Exactly as given, repeat all of the entries.

# # # # # # #

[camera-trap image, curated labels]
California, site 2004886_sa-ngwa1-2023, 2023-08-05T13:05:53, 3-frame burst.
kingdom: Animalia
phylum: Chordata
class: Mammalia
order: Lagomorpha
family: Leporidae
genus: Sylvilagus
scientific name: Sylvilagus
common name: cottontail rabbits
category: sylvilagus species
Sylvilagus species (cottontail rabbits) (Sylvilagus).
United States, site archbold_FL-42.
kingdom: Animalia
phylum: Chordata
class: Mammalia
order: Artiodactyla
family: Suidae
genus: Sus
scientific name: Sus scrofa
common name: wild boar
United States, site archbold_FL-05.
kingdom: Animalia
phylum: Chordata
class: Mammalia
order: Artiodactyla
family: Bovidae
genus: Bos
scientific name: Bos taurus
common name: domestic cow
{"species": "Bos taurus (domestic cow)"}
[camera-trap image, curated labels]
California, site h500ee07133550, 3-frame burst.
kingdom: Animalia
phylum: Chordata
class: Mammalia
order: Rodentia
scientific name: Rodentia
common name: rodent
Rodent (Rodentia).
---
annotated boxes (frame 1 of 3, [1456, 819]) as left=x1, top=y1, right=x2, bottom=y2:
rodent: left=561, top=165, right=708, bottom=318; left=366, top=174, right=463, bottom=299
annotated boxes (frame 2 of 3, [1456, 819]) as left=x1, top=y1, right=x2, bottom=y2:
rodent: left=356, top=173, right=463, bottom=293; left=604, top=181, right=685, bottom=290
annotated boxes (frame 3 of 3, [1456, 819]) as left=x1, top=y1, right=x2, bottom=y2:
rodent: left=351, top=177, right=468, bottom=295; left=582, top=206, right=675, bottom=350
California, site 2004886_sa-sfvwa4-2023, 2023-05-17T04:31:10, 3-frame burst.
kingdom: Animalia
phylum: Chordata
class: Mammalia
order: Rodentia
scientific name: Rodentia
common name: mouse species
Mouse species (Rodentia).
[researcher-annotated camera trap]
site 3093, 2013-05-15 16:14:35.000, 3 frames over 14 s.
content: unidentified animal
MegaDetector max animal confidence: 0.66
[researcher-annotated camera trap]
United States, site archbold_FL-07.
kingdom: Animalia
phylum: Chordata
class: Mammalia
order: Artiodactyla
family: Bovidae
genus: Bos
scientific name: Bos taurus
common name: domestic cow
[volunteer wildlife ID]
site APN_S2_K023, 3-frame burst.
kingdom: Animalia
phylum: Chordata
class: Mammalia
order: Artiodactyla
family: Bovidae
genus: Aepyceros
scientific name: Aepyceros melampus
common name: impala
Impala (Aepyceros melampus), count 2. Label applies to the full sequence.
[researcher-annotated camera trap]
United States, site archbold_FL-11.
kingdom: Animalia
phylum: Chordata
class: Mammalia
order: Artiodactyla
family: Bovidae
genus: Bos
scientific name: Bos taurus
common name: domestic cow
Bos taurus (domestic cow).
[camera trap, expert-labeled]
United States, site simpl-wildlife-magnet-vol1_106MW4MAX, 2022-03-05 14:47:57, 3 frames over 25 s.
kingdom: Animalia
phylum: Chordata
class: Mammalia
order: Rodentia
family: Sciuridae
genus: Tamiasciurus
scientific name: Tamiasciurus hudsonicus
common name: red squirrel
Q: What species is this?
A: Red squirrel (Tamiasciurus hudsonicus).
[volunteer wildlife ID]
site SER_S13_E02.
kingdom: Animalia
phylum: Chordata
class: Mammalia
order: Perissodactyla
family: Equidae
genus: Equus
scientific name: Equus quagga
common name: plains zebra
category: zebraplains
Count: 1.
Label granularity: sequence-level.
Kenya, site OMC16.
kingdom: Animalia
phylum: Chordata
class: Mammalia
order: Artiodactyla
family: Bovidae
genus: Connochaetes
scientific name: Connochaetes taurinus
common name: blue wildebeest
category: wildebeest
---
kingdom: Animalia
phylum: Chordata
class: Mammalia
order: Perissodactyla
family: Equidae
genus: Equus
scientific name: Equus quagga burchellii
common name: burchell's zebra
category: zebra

# # # # # # #

Response below ::
[camera-trap image, curated labels]
California, site 2004886_sa-ngwa1-2023, 2023-08-05T13:05:53, 3-frame burst.
kingdom: Animalia
phylum: Chordata
class: Mammalia
order: Lagomorpha
family: Leporidae
genus: Sylvilagus
scientific name: Sylvilagus
common name: cottontail rabbits
category: sylvilagus species
Sylvilagus species (cottontail rabbits) (Sylvilagus).
United States, site archbold_FL-42.
kingdom: Animalia
phylum: Chordata
class: Mammalia
order: Artiodactyla
family: Suidae
genus: Sus
scientific name: Sus scrofa
common name: wild boar
United States, site archbold_FL-05.
kingdom: Animalia
phylum: Chordata
class: Mammalia
order: Artiodactyla
family: Bovidae
genus: Bos
scientific name: Bos taurus
common name: domestic cow
{"species": "Bos taurus (domestic cow)"}
[camera-trap image, curated labels]
California, site h500ee07133550, 3-frame burst.
kingdom: Animalia
phylum: Chordata
class: Mammalia
order: Rodentia
scientific name: Rodentia
common name: rodent
Rodent (Rodentia).
---
annotated boxes (frame 1 of 3, [1456, 819]) as left=x1, top=y1, right=x2, bottom=y2:
rodent: left=561, top=165, right=708, bottom=318; left=366, top=174, right=463, bottom=299
annotated boxes (frame 2 of 3, [1456, 819]) as left=x1, top=y1, right=x2, bottom=y2:
rodent: left=356, top=173, right=463, bottom=293; left=604, top=181, right=685, bottom=290
annotated boxes (frame 3 of 3, [1456, 819]) as left=x1, top=y1, right=x2, bottom=y2:
rodent: left=351, top=177, right=468, bottom=295; left=582, top=206, right=675, bottom=350
California, site 2004886_sa-sfvwa4-2023, 2023-05-17T04:31:10, 3-frame burst.
kingdom: Animalia
phylum: Chordata
class: Mammalia
order: Rodentia
scientific name: Rodentia
common name: mouse species
Mouse species (Rodentia).
[researcher-annotated camera trap]
site 3093, 2013-05-15 16:14:35.000, 3 frames over 14 s.
content: unidentified animal
MegaDetector max animal confidence: 0.66
[researcher-annotated camera trap]
United States, site archbold_FL-07.
kingdom: Animalia
phylum: Chordata
class: Mammalia
order: Artiodactyla
family: Bovidae
genus: Bos
scientific name: Bos taurus
common name: domestic cow
[volunteer wildlife ID]
site APN_S2_K023, 3-frame burst.
kingdom: Animalia
phylum: Chordata
class: Mammalia
order: Artiodactyla
family: Bovidae
genus: Aepyceros
scientific name: Aepyceros melampus
common name: impala
Impala (Aepyceros melampus), count 2. Label applies to the full sequence.
[researcher-annotated camera trap]
United States, site archbold_FL-11.
kingdom: Animalia
phylum: Chordata
class: Mammalia
order: Artiodactyla
family: Bovidae
genus: Bos
scientific name: Bos taurus
common name: domestic cow
Bos taurus (domestic cow).
[camera trap, expert-labeled]
United States, site simpl-wildlife-magnet-vol1_106MW4MAX, 2022-03-05 14:47:57, 3 frames over 25 s.
kingdom: Animalia
phylum: Chordata
class: Mammalia
order: Rodentia
family: Sciuridae
genus: Tamiasciurus
scientific name: Tamiasciurus hudsonicus
common name: red squirrel
Q: What species is this?
A: Red squirrel (Tamiasciurus hudsonicus).
[volunteer wildlife ID]
site SER_S13_E02.
kingdom: Animalia
phylum: Chordata
class: Mammalia
order: Perissodactyla
family: Equidae
genus: Equus
scientific name: Equus quagga
common name: plains zebra
category: zebraplains
Count: 1.
Label granularity: sequence-level.
Kenya, site OMC16.
kingdom: Animalia
phylum: Chordata
class: Mammalia
order: Artiodactyla
family: Bovidae
genus: Connochaetes
scientific name: Connochaetes taurinus
common name: blue wildebeest
category: wildebeest
---
kingdom: Animalia
phylum: Chordata
class: Mammalia
order: Perissodactyla
family: Equidae
genus: Equus
scientific name: Equus quagga burchellii
common name: burchell's zebra
category: zebra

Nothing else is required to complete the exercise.